Now, maybe, there is a nanny who acts as mom.  Imagine the small child who goes to daycare at age two, often in tears. In Finland children stay home, don’t even attend school until age 7. And, by the way, Finnish children lead the world in academic achievement! Could it be that children learn best when they first learn from their mothers, until they are ready to learn from someone else?

Now that women can control their reproductive cycle, they can be put to work in the marketplace. Also, women can boost the economy. It must be a win/win situation. Unless you read the stats on families. Surely businesses benefit from working women. After all, women do well in the tech world, in the science lab, in teaching. They are diligent students and loyal employees. If only they just didn’t have those inconvenient desires to rear children.

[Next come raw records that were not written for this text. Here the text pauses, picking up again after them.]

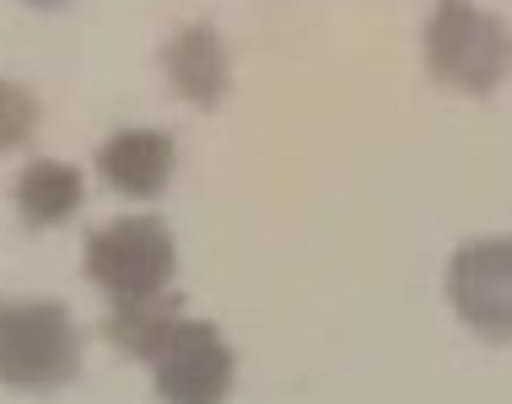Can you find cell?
<instances>
[{
    "instance_id": "2",
    "label": "cell",
    "mask_w": 512,
    "mask_h": 404,
    "mask_svg": "<svg viewBox=\"0 0 512 404\" xmlns=\"http://www.w3.org/2000/svg\"><path fill=\"white\" fill-rule=\"evenodd\" d=\"M426 71L453 92L491 97L512 71V33L469 0H442L426 22Z\"/></svg>"
},
{
    "instance_id": "1",
    "label": "cell",
    "mask_w": 512,
    "mask_h": 404,
    "mask_svg": "<svg viewBox=\"0 0 512 404\" xmlns=\"http://www.w3.org/2000/svg\"><path fill=\"white\" fill-rule=\"evenodd\" d=\"M81 372V334L60 302L17 297L0 302V383L22 394H49Z\"/></svg>"
},
{
    "instance_id": "9",
    "label": "cell",
    "mask_w": 512,
    "mask_h": 404,
    "mask_svg": "<svg viewBox=\"0 0 512 404\" xmlns=\"http://www.w3.org/2000/svg\"><path fill=\"white\" fill-rule=\"evenodd\" d=\"M81 167L38 157L17 173V216L27 227H60L81 211Z\"/></svg>"
},
{
    "instance_id": "6",
    "label": "cell",
    "mask_w": 512,
    "mask_h": 404,
    "mask_svg": "<svg viewBox=\"0 0 512 404\" xmlns=\"http://www.w3.org/2000/svg\"><path fill=\"white\" fill-rule=\"evenodd\" d=\"M162 65H168L173 92L184 97V103H195V108H216L221 97H227V87H232L227 44H221V33L211 22H189L184 33L168 44Z\"/></svg>"
},
{
    "instance_id": "10",
    "label": "cell",
    "mask_w": 512,
    "mask_h": 404,
    "mask_svg": "<svg viewBox=\"0 0 512 404\" xmlns=\"http://www.w3.org/2000/svg\"><path fill=\"white\" fill-rule=\"evenodd\" d=\"M33 130H38V97L17 81H0V151L27 146Z\"/></svg>"
},
{
    "instance_id": "8",
    "label": "cell",
    "mask_w": 512,
    "mask_h": 404,
    "mask_svg": "<svg viewBox=\"0 0 512 404\" xmlns=\"http://www.w3.org/2000/svg\"><path fill=\"white\" fill-rule=\"evenodd\" d=\"M178 324H184V297L178 291H151V297H114V313L103 318V334L119 351L151 361Z\"/></svg>"
},
{
    "instance_id": "5",
    "label": "cell",
    "mask_w": 512,
    "mask_h": 404,
    "mask_svg": "<svg viewBox=\"0 0 512 404\" xmlns=\"http://www.w3.org/2000/svg\"><path fill=\"white\" fill-rule=\"evenodd\" d=\"M448 302L480 340H512V238L464 243L448 259Z\"/></svg>"
},
{
    "instance_id": "7",
    "label": "cell",
    "mask_w": 512,
    "mask_h": 404,
    "mask_svg": "<svg viewBox=\"0 0 512 404\" xmlns=\"http://www.w3.org/2000/svg\"><path fill=\"white\" fill-rule=\"evenodd\" d=\"M173 162H178L173 135H162V130H119L98 151L103 184L119 194H135V200L162 194V184L173 178Z\"/></svg>"
},
{
    "instance_id": "4",
    "label": "cell",
    "mask_w": 512,
    "mask_h": 404,
    "mask_svg": "<svg viewBox=\"0 0 512 404\" xmlns=\"http://www.w3.org/2000/svg\"><path fill=\"white\" fill-rule=\"evenodd\" d=\"M151 378H157L162 404H227L232 378H238V356H232L227 334L200 318H184L168 345L151 356Z\"/></svg>"
},
{
    "instance_id": "3",
    "label": "cell",
    "mask_w": 512,
    "mask_h": 404,
    "mask_svg": "<svg viewBox=\"0 0 512 404\" xmlns=\"http://www.w3.org/2000/svg\"><path fill=\"white\" fill-rule=\"evenodd\" d=\"M173 232L157 216H124L108 221L87 238V275L114 297H151L168 291L173 275Z\"/></svg>"
}]
</instances>
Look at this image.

Women don’t simply drive the engine of capitalism; they are also boosters in the consumer economy.  Without working moms needing to feed the families, we don’t have the aisles at Whole Foods jammed with desperate moms searching for tonight’s takeout dinner. GrubHub for a while had a corner on the food-delivery market and now has competitors. Their recent shares decline has also been credited to a need to rejigger its focus to better woo “promiscuous” (their word) diners.

And then there is the guilt.  Guilty moms spend more, even indulge their children to make up for not being around when their children need them.  In this state of mind (and it’s so easy) they click Amazon Prime often to fill the larders and also fill the void.  Isn’t technology here to help us manage all these business and family affairs? Guilt keeps the wheels going round and round.   

The Middle Class has convinced itself it needs two incomes to provide more than it had growing up with. Or even just to keep afloat. It’s hard to overlook this economic pressure. And clearly some women are forced out of their homes to care for the needs of families.  Single mothers, in particular, are the victims of our current arrangement.

Modern married men have pitched in with household chores but being an employed single mom is especially challenging — unless she has a network of support.  In many cases, grandparents fill in the childcare appointments and school-pickups.  And nothing gets cheaper as single mom needs expensive shortcuts.

Having a job … having a career … is more than missing those formative years in the lives of our children. Or making the decision to stop at one or two children so we can devote ourselves to work. What does it do for us as companions to that man we promised to love, support, and cherish? How good a daughter can we be to our aging parents?

Were we hoodwinked into believing we could have our cake and eat it too? It’s still a dilemma for each woman. After all, we hosted Betty Friedan at our house, all the while thinking we were achieving our long overdue rights.

 

Marilyn Ryan is a writer living in Chestnut Hill, Massachusetts.